▶ **WORK TO COMPLETE**
From the listing below, extract each entry exactly as written, minus the images.
"""
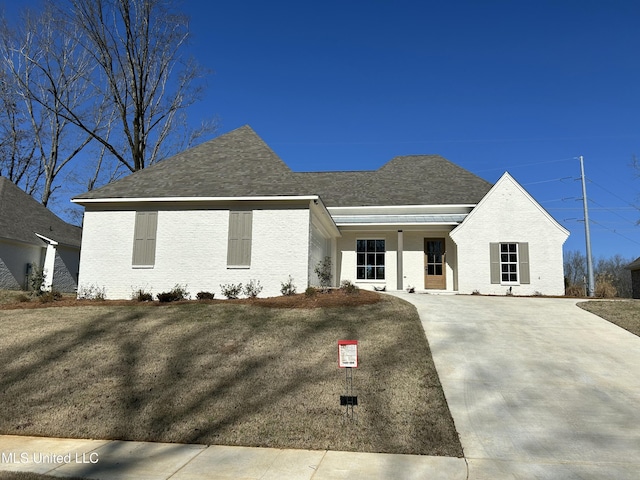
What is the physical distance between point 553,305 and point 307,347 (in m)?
9.42

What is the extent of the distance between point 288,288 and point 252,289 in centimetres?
129

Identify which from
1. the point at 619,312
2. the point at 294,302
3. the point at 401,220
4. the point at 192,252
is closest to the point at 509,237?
the point at 401,220

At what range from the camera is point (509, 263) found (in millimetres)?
18891

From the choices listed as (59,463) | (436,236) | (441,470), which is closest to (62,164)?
(436,236)

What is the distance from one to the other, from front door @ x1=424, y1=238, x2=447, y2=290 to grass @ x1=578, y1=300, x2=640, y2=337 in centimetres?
667

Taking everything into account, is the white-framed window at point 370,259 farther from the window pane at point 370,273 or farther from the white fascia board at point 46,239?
the white fascia board at point 46,239

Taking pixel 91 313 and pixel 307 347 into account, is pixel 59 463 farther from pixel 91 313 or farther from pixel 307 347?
pixel 91 313

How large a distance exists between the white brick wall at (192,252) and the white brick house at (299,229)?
0.12ft

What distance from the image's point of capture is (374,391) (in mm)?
7469

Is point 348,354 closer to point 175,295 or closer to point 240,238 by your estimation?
point 175,295

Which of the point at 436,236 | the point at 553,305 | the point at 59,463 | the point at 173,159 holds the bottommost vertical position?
the point at 59,463

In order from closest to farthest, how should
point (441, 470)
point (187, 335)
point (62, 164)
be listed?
point (441, 470), point (187, 335), point (62, 164)

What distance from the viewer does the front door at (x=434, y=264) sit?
68.1 feet

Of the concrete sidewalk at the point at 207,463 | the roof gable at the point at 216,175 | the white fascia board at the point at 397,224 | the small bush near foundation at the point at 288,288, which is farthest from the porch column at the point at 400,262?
the concrete sidewalk at the point at 207,463
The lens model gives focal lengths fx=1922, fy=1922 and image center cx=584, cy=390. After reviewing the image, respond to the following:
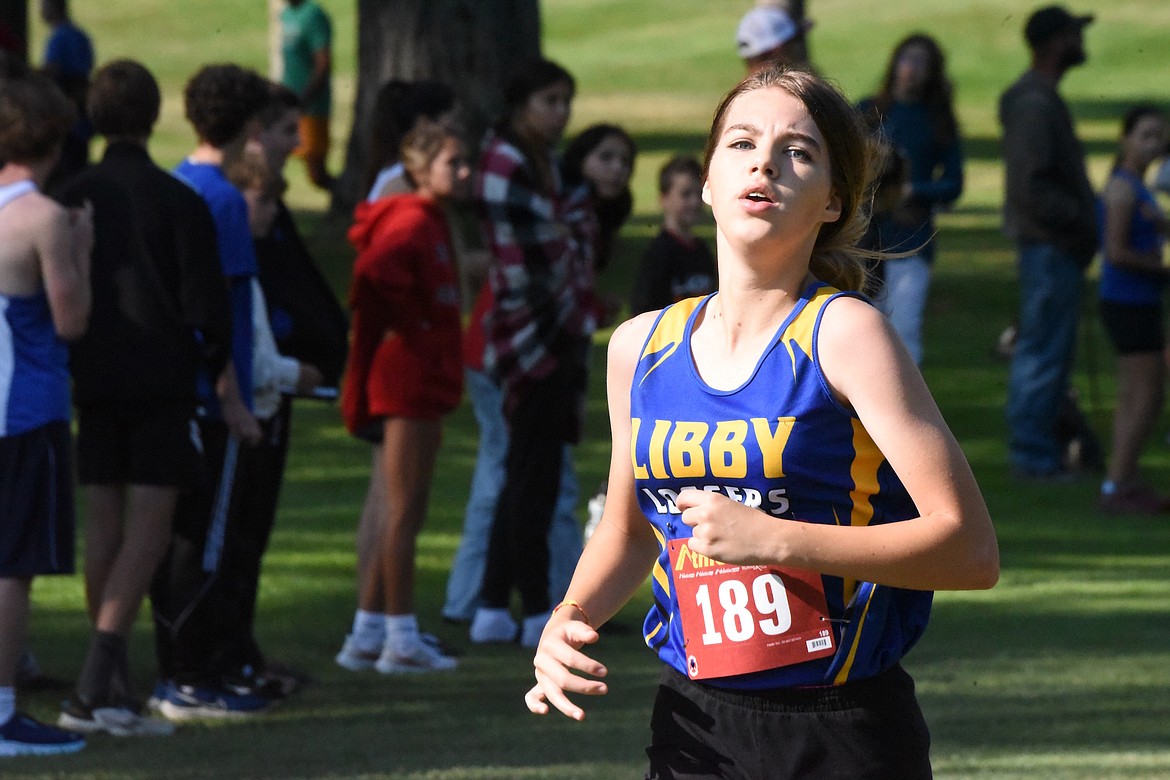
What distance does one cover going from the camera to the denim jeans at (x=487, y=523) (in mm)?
7977

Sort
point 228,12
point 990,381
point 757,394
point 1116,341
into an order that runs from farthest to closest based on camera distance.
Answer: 1. point 228,12
2. point 990,381
3. point 1116,341
4. point 757,394

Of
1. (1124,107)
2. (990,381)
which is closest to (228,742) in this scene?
(990,381)

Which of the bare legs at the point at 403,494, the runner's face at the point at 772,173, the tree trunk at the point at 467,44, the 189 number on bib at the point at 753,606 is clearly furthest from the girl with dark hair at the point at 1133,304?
"""
▶ **TASK RESPONSE**
What is the physical distance between point 553,305 and point 307,347 (in m)?
9.42

What is the extent of the distance between point 288,288 and point 252,289 in centimetres?
129

Identify which from
1. the point at 619,312
2. the point at 294,302
3. the point at 401,220
4. the point at 192,252
is closest to the point at 509,237?
the point at 401,220

At what range from the camera is point (509, 263) found (in millimetres)?
18891

From the choices listed as (59,463) | (436,236) | (441,470), which is closest to (62,164)?
(436,236)

What is the distance from one to the other, from front door @ x1=424, y1=238, x2=447, y2=290 to grass @ x1=578, y1=300, x2=640, y2=337 in centimetres?
667

Taking everything into account, is the white-framed window at point 370,259 farther from the window pane at point 370,273 or farther from the white fascia board at point 46,239?
the white fascia board at point 46,239

Taking pixel 91 313 and pixel 307 347 into account, is pixel 59 463 farther from pixel 91 313 or farther from pixel 307 347?
pixel 91 313

How large a distance exists between the white brick wall at (192,252) and the white brick house at (299,229)?
0.12ft

What distance from the image's point of capture is (374,391) (in mm)?
7469

Is point 348,354 closer to point 175,295 or closer to point 240,238 by your estimation?
point 175,295

Which of the point at 436,236 | the point at 553,305 | the point at 59,463 | the point at 173,159 holds the bottommost vertical position?
the point at 59,463

In order from closest to farthest, how should
point (441, 470)
point (187, 335)
point (62, 164)
be listed?
point (441, 470), point (187, 335), point (62, 164)

What distance from the viewer does the front door at (x=434, y=264) sit?
68.1 feet

Of the concrete sidewalk at the point at 207,463 | the roof gable at the point at 216,175 | the white fascia board at the point at 397,224 | the small bush near foundation at the point at 288,288, which is farthest from the porch column at the point at 400,262?
the concrete sidewalk at the point at 207,463
The lens model gives focal lengths fx=1922, fy=1922 and image center cx=584, cy=390. After reviewing the image, respond to the following:
What distance does one cover going from the camera to the denim jeans at (x=487, y=523) (in mm)?
7977

Sort
point 228,12
point 990,381
point 757,394
point 1116,341
into an order that runs from farthest to closest based on camera distance.
Answer: 1. point 228,12
2. point 990,381
3. point 1116,341
4. point 757,394

Of
1. (1124,107)
2. (990,381)
which is closest to (228,742) in this scene?
(990,381)

Which of the bare legs at the point at 403,494, the runner's face at the point at 772,173, the tree trunk at the point at 467,44, the 189 number on bib at the point at 753,606 is clearly furthest from the girl with dark hair at the point at 1133,304?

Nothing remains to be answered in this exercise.